# SET PROBLEM
From the line containing "Which item out" through the last line of the entries, output the text exactly. Pictures stay out.
** Start of MATERIAL PROVIDED **
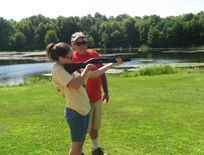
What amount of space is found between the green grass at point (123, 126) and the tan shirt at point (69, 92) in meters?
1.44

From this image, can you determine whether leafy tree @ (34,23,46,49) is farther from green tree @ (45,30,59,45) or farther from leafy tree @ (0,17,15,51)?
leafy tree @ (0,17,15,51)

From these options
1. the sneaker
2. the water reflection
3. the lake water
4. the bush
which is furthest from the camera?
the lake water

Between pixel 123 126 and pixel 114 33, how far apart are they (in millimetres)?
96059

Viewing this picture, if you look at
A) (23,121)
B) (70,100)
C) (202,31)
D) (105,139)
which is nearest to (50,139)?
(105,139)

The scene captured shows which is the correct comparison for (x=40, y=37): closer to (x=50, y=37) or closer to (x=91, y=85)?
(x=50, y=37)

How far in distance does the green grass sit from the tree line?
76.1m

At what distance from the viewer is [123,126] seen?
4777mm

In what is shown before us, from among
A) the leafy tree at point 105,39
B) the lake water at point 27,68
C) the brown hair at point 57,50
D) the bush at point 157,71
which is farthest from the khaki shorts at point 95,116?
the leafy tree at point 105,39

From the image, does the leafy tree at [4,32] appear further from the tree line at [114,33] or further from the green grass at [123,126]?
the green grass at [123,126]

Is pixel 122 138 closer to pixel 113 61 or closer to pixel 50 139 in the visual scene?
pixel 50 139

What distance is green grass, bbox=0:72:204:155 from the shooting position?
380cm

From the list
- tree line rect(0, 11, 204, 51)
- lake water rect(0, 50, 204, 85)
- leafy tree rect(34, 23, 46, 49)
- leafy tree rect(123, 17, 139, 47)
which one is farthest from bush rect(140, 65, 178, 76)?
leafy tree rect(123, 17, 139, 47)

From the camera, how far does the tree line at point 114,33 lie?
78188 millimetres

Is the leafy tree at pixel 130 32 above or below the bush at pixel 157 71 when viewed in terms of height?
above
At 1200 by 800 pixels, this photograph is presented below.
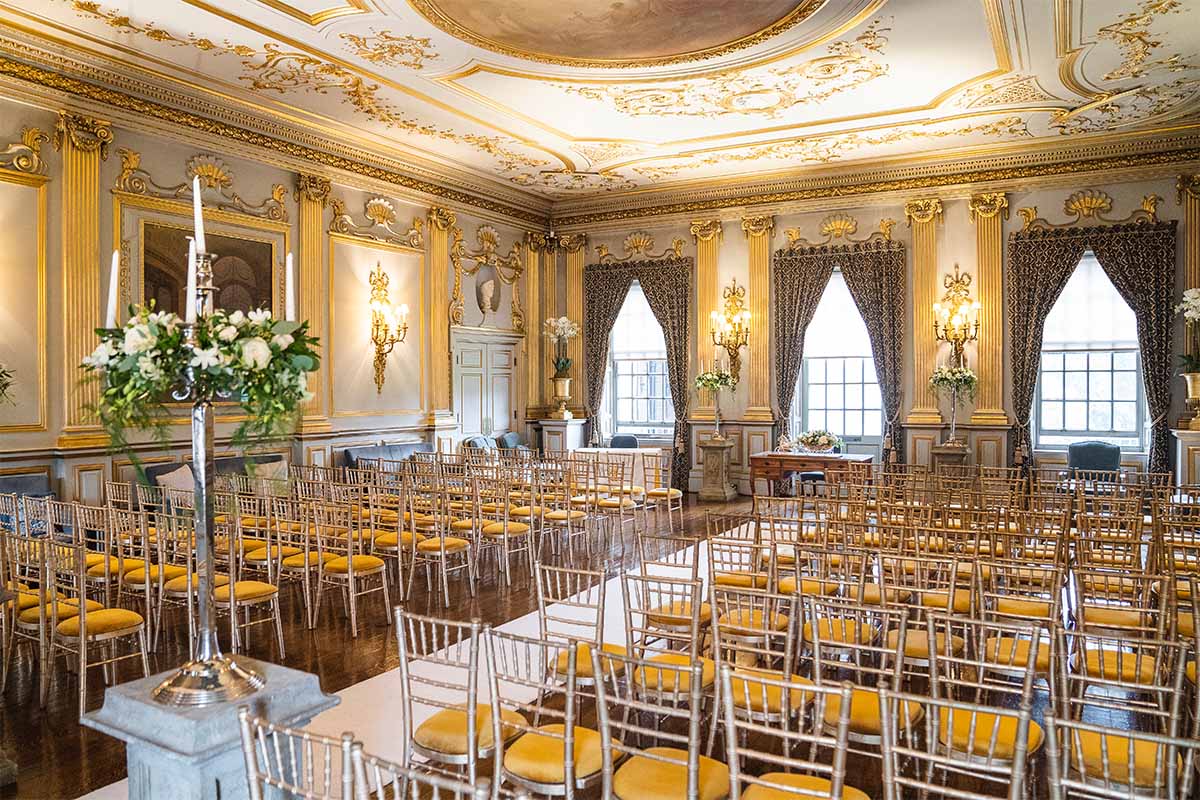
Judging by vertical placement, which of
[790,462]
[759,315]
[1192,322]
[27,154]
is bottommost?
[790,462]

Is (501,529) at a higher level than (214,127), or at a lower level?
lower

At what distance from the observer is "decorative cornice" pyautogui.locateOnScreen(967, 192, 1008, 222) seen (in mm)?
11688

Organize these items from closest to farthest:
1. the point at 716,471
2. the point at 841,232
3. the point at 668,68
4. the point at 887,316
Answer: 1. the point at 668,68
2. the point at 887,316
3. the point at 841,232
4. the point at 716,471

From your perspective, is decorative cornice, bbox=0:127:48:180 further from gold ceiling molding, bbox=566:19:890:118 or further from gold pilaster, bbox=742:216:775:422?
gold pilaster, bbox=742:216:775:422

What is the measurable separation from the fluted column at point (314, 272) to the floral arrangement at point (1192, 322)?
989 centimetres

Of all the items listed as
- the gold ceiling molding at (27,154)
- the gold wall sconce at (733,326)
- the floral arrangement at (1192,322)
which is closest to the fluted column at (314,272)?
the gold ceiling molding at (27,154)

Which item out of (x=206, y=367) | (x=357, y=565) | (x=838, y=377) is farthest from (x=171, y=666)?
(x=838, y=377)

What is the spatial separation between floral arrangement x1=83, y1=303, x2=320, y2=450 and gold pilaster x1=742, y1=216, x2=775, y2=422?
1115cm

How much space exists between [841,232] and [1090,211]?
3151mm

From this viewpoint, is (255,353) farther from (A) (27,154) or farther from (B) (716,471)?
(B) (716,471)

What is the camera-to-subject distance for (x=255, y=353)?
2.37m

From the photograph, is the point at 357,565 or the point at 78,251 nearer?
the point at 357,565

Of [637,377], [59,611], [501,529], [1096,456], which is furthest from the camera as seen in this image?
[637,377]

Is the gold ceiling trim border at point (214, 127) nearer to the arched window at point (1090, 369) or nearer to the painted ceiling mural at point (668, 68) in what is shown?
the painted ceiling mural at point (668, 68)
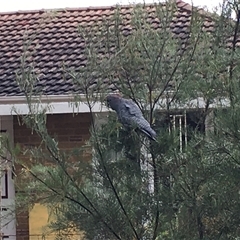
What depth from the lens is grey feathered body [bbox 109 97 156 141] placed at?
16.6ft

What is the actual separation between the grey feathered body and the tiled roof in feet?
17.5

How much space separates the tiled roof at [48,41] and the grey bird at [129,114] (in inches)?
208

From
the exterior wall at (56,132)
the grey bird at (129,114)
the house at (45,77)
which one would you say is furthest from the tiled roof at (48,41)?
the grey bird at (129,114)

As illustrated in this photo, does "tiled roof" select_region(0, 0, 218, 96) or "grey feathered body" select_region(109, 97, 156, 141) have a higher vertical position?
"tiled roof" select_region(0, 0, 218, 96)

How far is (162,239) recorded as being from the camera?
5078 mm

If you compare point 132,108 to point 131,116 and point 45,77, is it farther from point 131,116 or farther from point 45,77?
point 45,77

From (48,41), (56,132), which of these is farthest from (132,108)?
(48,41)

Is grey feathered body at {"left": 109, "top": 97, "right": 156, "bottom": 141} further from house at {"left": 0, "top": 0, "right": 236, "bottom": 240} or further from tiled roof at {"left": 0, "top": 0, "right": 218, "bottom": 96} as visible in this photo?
** End of MATERIAL PROVIDED **
# TASK RESULT
Which item out of (x=206, y=367) | (x=357, y=565) | (x=838, y=377) is farthest from (x=171, y=666)?
(x=838, y=377)

What is the spatial separation between floral arrangement x1=83, y1=303, x2=320, y2=450 and gold pilaster x1=742, y1=216, x2=775, y2=422?
1115cm

How much space exists between [841,232] and [1090,211]?
3151mm

From this viewpoint, is (255,353) farther from (A) (27,154) or farther from (B) (716,471)?
(B) (716,471)

What is the camera-to-subject distance for (x=255, y=353)?
2.37m

From the photograph, is the point at 357,565 or the point at 78,251 nearer?
the point at 357,565

Of [637,377], [59,611], [501,529], [1096,456], which is furthest from the camera as seen in this image?
[637,377]

Is the gold ceiling trim border at point (214, 127) nearer to the arched window at point (1090, 369) or nearer to the painted ceiling mural at point (668, 68) in what is shown?
the painted ceiling mural at point (668, 68)
What depth from the lens is grey feathered body [bbox 109 97 156 141] placed at?
16.6ft

What is the actual separation between the grey feathered body and the tiled roof in feet?
17.5

How much space separates the tiled roof at [48,41] and the grey bird at [129,114] (in inches)?
208

From
the exterior wall at (56,132)
the grey bird at (129,114)
the house at (45,77)
which one would you say is furthest from the tiled roof at (48,41)?
the grey bird at (129,114)

As illustrated in this photo, does "tiled roof" select_region(0, 0, 218, 96) or "grey feathered body" select_region(109, 97, 156, 141) have a higher vertical position?
"tiled roof" select_region(0, 0, 218, 96)

How far is (162,239) recorded as being from the camera?
5078 mm

If you compare point 132,108 to point 131,116 and point 45,77, is it farther from point 131,116 or farther from point 45,77?
point 45,77

From (48,41), (56,132), which of these is farthest from (132,108)?
(48,41)

Is grey feathered body at {"left": 109, "top": 97, "right": 156, "bottom": 141} further from house at {"left": 0, "top": 0, "right": 236, "bottom": 240} or further from tiled roof at {"left": 0, "top": 0, "right": 218, "bottom": 96} as visible in this photo?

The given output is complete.